Questo potrebbe comportare, anche nel breve termine, la sostituzione dei traduttori umani con questo strumento. Date però le sue potenzialità l’utilizzo di questo software potrebbe estendersi a numerosi settori, da quello legale a quello contabile e via dicendo. Al momento non è facile stimare quali potrebbero essere gli impatti, positivi e negativi, sul mondo del lavoro, ma proprio alla luce delle preoccupazioni che il mondo dell’intelligenza artificiale comporta, il Parlamento Europeo sta lavorando a una bozza di Direttiva sulle piattaforme digitali meglio nota come Digital Services Act (DSA). Al momento sarebbe in fase di inserimento la previsione riguardo la presenza obbligatoria di un operatore nello svolgimento di attività lavorative che richiedano l’uso di piattaforme digitali. È possibile però immaginare quali potrebbero essere le modifiche che i lavoratori subirebbero, per esempio alcuni dipendenti potrebbero passare dal fare un prodotto o un servizio al dover “solo” verificare un prodotto o servizio creato dall’intelligenza artificiale. Ancora, potrebbe essere richiesto loro di concentrarsi sul migliorare le capacità del software di intelligenza artificiale. Questo comporterebbe un aumento significativo circa la riservatezza e confidenzialità dei dati sensibili e dei dati strategici aziendali per evitare che gli stessi vengano dispersi, dato che se venissero inseriti per sbaglio nel software potrebbero poi essere visibili a terzi.

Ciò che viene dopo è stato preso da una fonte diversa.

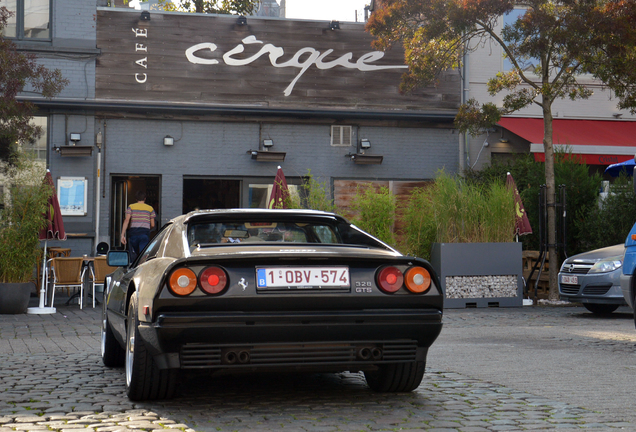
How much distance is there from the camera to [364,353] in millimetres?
4547

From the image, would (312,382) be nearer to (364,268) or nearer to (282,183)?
(364,268)

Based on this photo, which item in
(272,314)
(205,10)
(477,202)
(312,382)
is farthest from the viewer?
(205,10)

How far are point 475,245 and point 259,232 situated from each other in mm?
7956

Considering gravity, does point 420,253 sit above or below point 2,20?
below

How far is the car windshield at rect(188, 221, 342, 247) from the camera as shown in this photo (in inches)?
202

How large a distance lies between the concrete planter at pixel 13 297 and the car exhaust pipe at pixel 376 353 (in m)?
8.44

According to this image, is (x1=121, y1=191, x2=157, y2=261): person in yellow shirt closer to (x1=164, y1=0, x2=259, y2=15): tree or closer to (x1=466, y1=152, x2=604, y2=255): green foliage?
(x1=466, y1=152, x2=604, y2=255): green foliage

L’IA ci “ruberà” il lavoro?
Di fronte a tutto questo non si esclude dunque la possibilità che molti dipendenti si vedano sottratta la loro mansione dall’intelligenza artificiale o viceversa si richieda una qualifica maggiore qualora si assegni al dipendente il dovere di verificare i prodotti generati dal software. In più è probabile che questi cambiamenti comportino la necessità da parte del datore di lavoro di modificare e allineare anche gli strumenti di valutazione delle performance dei lavoratori. In conclusione l’introduzione dell’intelligenza artificiale nel mondo del lavoro può rappresentare una sfida significativa per i lavoratori, ma anche un’opportunità per la loro riqualificazione o lo sviluppo professionale.

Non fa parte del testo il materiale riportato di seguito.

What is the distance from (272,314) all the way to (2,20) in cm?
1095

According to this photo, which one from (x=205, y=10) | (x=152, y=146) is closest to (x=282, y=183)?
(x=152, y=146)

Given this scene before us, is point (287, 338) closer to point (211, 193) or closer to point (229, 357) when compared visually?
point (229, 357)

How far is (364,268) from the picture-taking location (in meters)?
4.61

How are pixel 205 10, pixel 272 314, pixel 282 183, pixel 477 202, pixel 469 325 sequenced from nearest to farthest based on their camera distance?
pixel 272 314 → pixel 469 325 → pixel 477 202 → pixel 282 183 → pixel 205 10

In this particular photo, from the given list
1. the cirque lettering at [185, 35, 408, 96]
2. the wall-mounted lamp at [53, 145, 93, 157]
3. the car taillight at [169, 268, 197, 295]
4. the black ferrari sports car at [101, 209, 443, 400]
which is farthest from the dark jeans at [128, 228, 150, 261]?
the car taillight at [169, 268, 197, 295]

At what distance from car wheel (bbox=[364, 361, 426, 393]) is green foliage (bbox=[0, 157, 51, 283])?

Può rappresentare un grande passo avanti nella creazione di un futuro del lavoro più efficiente, produttivo e soddisfacente sia per l’impresa stessa che per i lavoratori. Vedendo infatti i risultati dell’indagine condotta da Randstad Global Technologies sulle implicazioni dell’intelligenza artificiale nella trasformazione digitale, oltre 33 milioni di posti di lavoro negli Stati Uniti e più di seimilioni nel Regno Unito sono soggetti ad automazione attraverso l’utilizzo dell’intelligenza artificiale, in particolare quando si parla del settore bancario e di quello dell’informazione. Questo perché si sta cercando il più possibile di affidare i compiti ripetitivi all’AI on l’obiettivo di far concentrare i lavoratori su mansioni più importanti.
Insomma, ChatGPT si è rivelato un vero e proprio assaggio di quello che un futuro sempre più tecnologico ha in serbo per noi, siamo pronti ad afferrarlo? La riposta ce la darà solo il tempo.